The mission was to get memory and CPU usage down while at the same time introducing hardware acceleration, so that Flash would run more efficiently on computers but also with a small enough footprint to run on mobile devices like smartphones, tablets, netbooks.
If Apple had any influence, active or passive, on the overhaul of the Flash Player, it was the fact that the original iPhone was a game changer for web surfing on smartphones.

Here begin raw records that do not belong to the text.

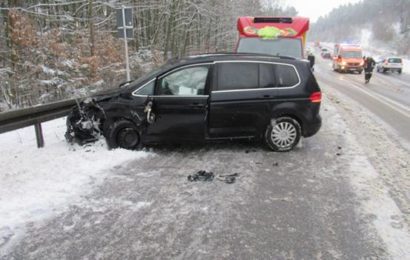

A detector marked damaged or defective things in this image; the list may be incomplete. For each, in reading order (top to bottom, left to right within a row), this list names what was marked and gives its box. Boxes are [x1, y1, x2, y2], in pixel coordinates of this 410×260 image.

damaged black car [65, 53, 324, 151]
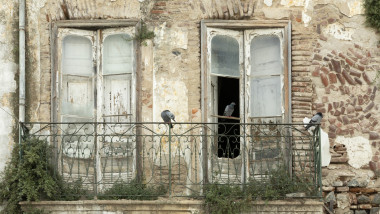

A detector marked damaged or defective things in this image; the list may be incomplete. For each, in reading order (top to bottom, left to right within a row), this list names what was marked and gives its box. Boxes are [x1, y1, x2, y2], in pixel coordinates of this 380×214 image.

peeling white paint [322, 22, 354, 40]
peeling white paint [336, 136, 372, 170]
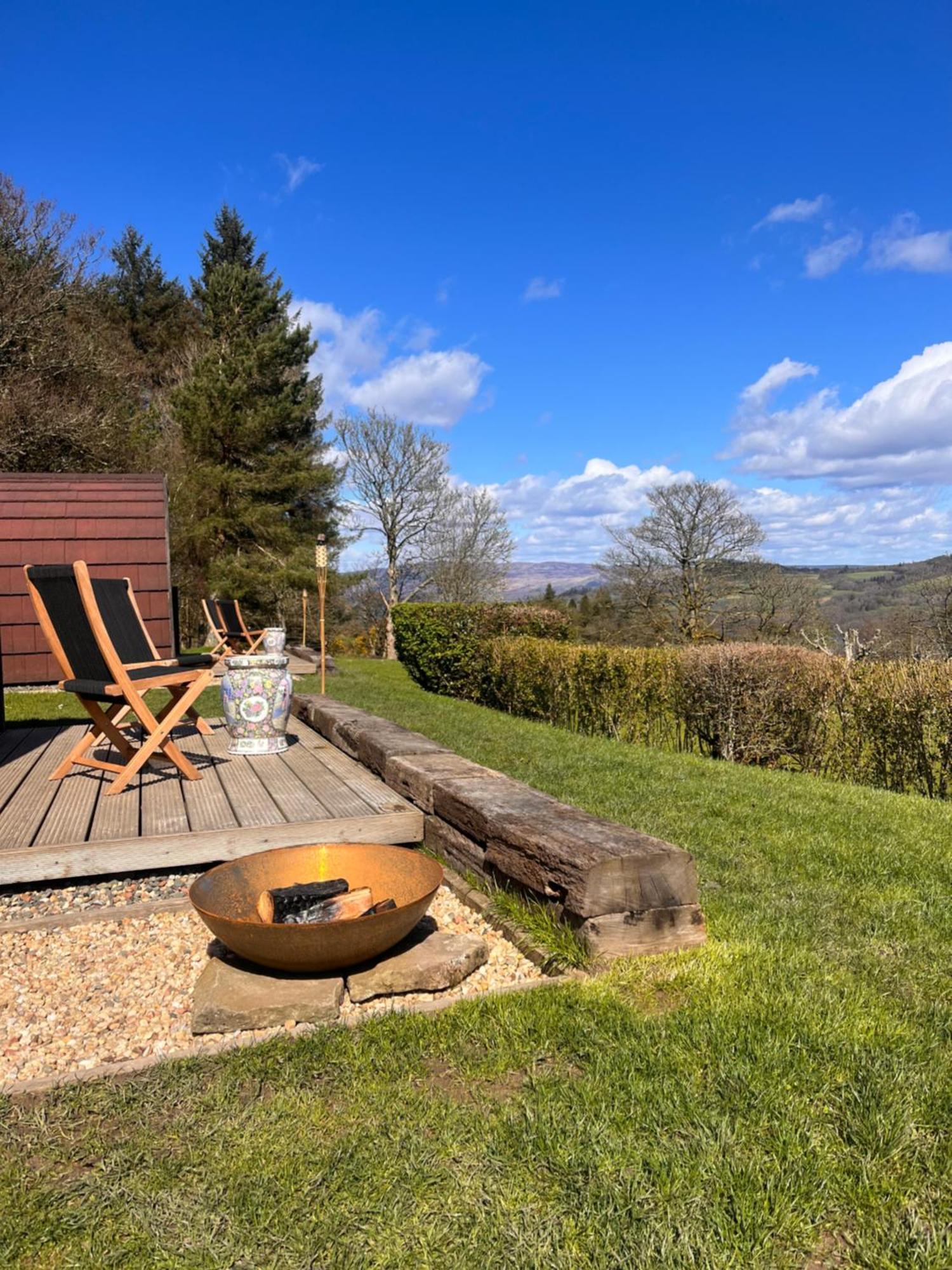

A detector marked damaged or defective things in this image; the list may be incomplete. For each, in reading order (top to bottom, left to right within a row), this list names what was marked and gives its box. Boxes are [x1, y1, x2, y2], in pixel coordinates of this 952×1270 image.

rusty fire pit bowl [188, 843, 447, 970]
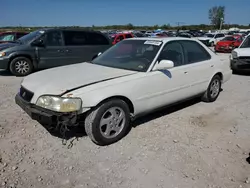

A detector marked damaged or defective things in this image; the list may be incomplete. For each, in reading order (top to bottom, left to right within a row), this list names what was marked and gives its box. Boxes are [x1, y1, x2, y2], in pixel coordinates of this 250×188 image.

damaged front bumper [14, 93, 81, 130]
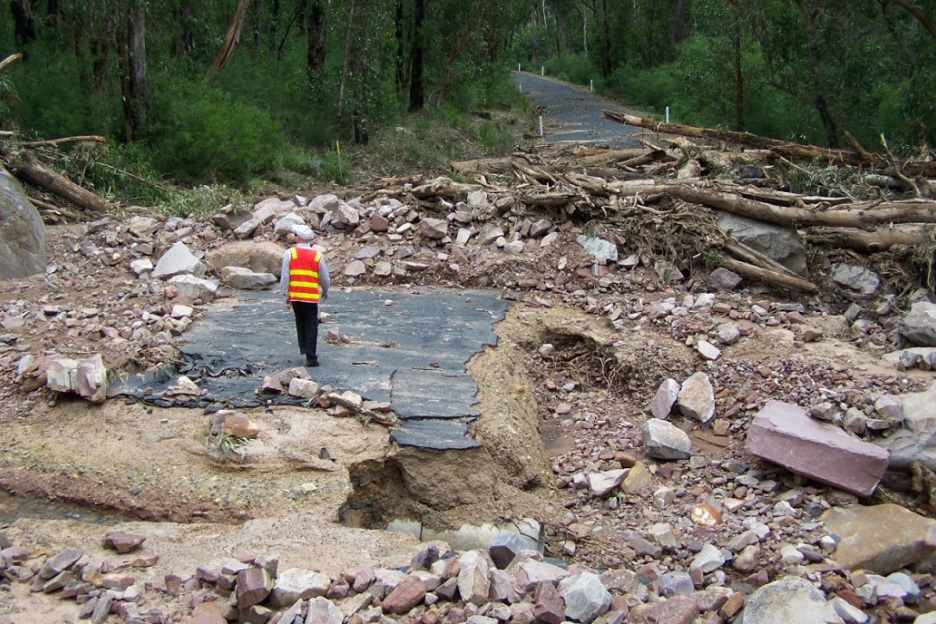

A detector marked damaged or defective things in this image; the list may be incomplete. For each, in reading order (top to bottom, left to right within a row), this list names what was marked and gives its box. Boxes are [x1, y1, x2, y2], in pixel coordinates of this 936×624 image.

cracked asphalt slab [512, 71, 644, 149]
cracked asphalt slab [117, 286, 516, 450]
broken bitumen piece [744, 400, 888, 498]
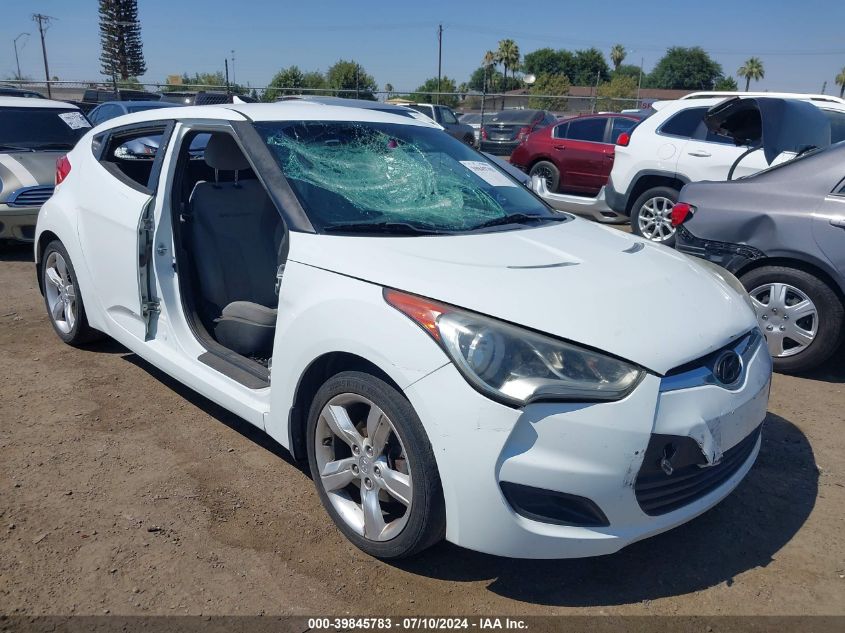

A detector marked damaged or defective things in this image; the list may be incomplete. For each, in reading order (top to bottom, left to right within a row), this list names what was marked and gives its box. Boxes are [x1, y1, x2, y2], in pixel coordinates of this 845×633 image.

shattered windshield [254, 119, 556, 233]
damaged front bumper [672, 226, 764, 272]
damaged front bumper [404, 330, 772, 556]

Browsing on smartphones, prior to iPhone, was at best on proof-of-concept level, at worst a complete joke. When the iPhone changed the rules, Adobe thought "yeah, this is a direction we should explore". Initially, both Apple and Adobe stated that they were working together to bring Flash to the iPhone in some way or other. Adobe continued to work on bringing Flash to the iPhone in different ways, both with the Flash-to-iPhone app builder and a Flash plugin of some kind. Apple, at the last minute, blocked this by disallowing apps built in Flash (while also making clear there would never be browser support for Flash in iPhone OS). Fine, said Adobe and continued working on bringing Flash to other mobile platforms later this year.
So it would seem that Apple's contribution to the evolution of Flash ended up being somewhat ironic: First they inspired Adobe to put a rush on bringing Flash to smartphones, and now it's coming to all smartphones except Apple's own.